▸ Task statement
Extend the article below on redistributing the samurai wasp against brown marmorated stink bug, picking up after its final sentence.

▸ Selected passage
-=-=-=-=-
Increasing the abundance of samurai wasp for biological control of brown marmorated stink bug
Redistribution efforts of an important natural enemy of brown marmorated stink bugs show early signs of success.
A tiny wasp, about as big as a sesame seed, that lays its eggs into the eggs of stink bugs is the most promising biological control agent against the brown marmorated stink bug (BMSB). Originating from the same part of the world as BMSB, the samurai wasp (Trissolcus japonicus) has made its way to North America, probably emerging from egg masses accidentally shipped to the U.S. After we discovered it in Michigan in 2018, we began a program to rear and redistribute more of this important parasitoid in the state.
Unlike the samurai wasp, which is able to attack up to 80% of BMSB eggs in Asia, our native parasitoid wasps are only able to attack less than 10% of BMSB eggs in North America, according to Abram et al. 2017. This is why wherever the samurai wasp has been discovered, scientists are very interested in building up local populations through redistribution or augmentation programs in order to speed up the biological control of BMSB.
Through extensive sampling in 2018 and 2019, we found that the samurai wasp was very limited in its distribution in Michigan. From that first live catch of a samurai wasp, we started rearing the parasitoid in the lab for redistribution in 2019 and continued our efforts in 2020 to augment populations. In 2019, the releases were concentrated in southwestern and central Michigan where BMSB have been abundant. In 2020, releases were made in southeastern Michigan (Figure 1).
-=-=-=-=-
Collected data
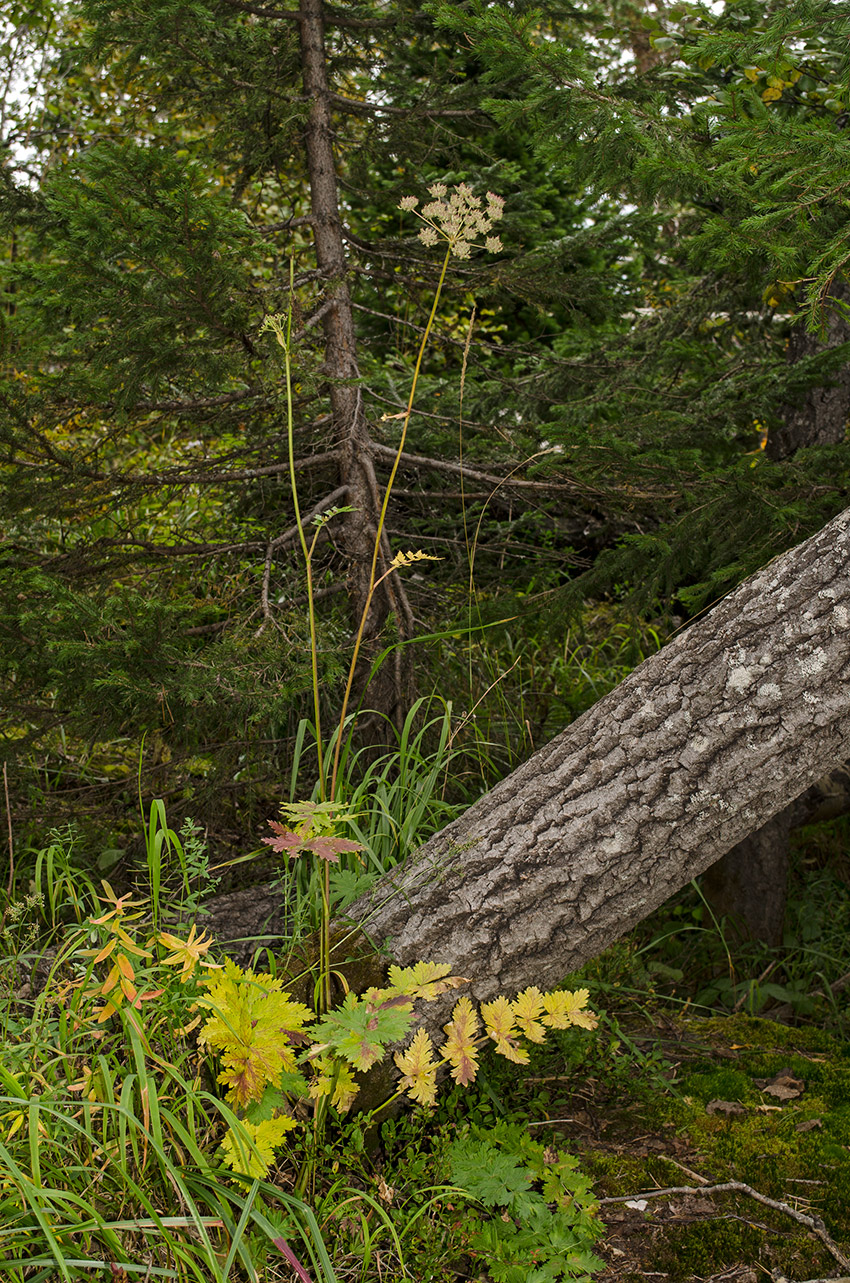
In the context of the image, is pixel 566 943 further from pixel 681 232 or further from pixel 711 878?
pixel 681 232

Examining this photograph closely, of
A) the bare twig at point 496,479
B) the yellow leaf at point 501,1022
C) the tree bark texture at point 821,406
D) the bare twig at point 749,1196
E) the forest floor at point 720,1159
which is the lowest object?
the forest floor at point 720,1159

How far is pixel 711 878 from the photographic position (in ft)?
12.4

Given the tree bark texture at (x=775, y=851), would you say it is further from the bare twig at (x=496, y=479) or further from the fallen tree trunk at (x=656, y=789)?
the fallen tree trunk at (x=656, y=789)

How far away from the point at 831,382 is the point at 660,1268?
280 cm

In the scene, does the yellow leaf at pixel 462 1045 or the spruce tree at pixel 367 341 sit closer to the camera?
the yellow leaf at pixel 462 1045

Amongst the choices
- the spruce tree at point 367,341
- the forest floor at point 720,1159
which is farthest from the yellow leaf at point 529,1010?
the spruce tree at point 367,341

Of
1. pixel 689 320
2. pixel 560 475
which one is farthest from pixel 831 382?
pixel 560 475

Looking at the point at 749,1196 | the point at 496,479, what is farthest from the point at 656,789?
the point at 496,479

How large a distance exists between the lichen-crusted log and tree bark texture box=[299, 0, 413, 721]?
1.26m

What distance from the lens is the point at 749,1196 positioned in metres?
1.75

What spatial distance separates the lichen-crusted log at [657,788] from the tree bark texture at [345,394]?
1257mm

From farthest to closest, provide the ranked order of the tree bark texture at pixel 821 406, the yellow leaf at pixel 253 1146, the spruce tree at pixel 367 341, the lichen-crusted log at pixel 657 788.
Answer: the tree bark texture at pixel 821 406, the spruce tree at pixel 367 341, the lichen-crusted log at pixel 657 788, the yellow leaf at pixel 253 1146

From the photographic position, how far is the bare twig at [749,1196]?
165 centimetres

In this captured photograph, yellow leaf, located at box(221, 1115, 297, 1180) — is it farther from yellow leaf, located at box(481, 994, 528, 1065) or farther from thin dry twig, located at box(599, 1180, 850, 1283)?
thin dry twig, located at box(599, 1180, 850, 1283)
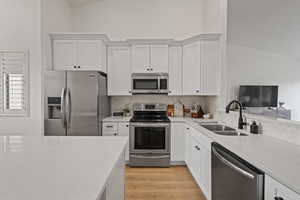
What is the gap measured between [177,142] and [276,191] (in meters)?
2.55

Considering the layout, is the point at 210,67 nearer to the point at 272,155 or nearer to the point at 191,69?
the point at 191,69

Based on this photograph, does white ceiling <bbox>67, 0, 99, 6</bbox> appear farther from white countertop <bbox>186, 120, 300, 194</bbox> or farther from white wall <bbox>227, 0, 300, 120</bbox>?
white countertop <bbox>186, 120, 300, 194</bbox>

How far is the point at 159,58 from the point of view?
381 cm

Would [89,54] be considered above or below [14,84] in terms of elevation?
above

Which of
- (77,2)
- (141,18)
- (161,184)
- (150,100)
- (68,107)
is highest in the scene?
(77,2)

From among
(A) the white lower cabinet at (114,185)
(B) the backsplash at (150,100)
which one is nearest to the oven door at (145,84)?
(B) the backsplash at (150,100)

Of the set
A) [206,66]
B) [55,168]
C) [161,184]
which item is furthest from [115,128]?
[55,168]

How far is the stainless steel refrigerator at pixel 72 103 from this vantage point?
318 cm

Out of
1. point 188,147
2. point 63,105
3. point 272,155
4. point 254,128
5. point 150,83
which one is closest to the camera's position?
point 272,155

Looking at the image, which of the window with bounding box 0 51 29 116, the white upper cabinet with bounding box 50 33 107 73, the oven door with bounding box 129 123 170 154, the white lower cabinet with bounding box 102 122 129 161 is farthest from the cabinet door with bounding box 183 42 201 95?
the window with bounding box 0 51 29 116

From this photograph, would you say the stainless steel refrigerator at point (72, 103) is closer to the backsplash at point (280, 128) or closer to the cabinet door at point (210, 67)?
the cabinet door at point (210, 67)

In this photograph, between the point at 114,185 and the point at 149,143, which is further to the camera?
the point at 149,143

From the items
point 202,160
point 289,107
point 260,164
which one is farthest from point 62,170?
point 289,107

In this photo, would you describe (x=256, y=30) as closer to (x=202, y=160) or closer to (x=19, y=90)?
(x=202, y=160)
-=-=-=-=-
▸ Response to the task
We were interested in the question of how many individual samurai wasps would need to be released to be able to detect their establishment in a new location. So, in 2019, we compared four sites where no wasps were released to four sites each where we released either 100 or 900 wasps. In 2020, we compared four new sites where no wasps were released to four sites each where either 300 or 500 wasps were released (Figure 1). After each release, we monitored for the samurai wasp at these sites using BMSB egg masses attached to the underside of leaves (Figure 2). These sentinel egg masses were left out in the field for 48 hours and then brought back to the lab where we could record what emerged from them.
Although 7,200 wasps have been released so far across Michigan as part of this study, we have recovered very few wasps in our monitoring efforts. In 2019, we did not find any samurai wasps at the release sites. However, in 2020 we recaptured samurai wasps from one site where they had been released in 2019 and from three sites where they were released in 2020.
What we can conclude from these results is that the samurai wasp reproduces during the summer and can overwinter in Michigan. This is encouraging news and indicates that our efforts to increase the geographic distribution and population densities of this important natural enemy are working. It will still likely take years until we expect to see any impact on BMSB densities, but these releases should contribute greatly for speeding up biological control of BMSB in Michigan.
This research is funded by the Department of Entomology at Michigan State University, MSU AgBioResearch, Project GREEEN, the Michigan Apple Committee, Michigan State Horticultural Society, the Michigan Vegetable Council and Nestle North America (Gerber).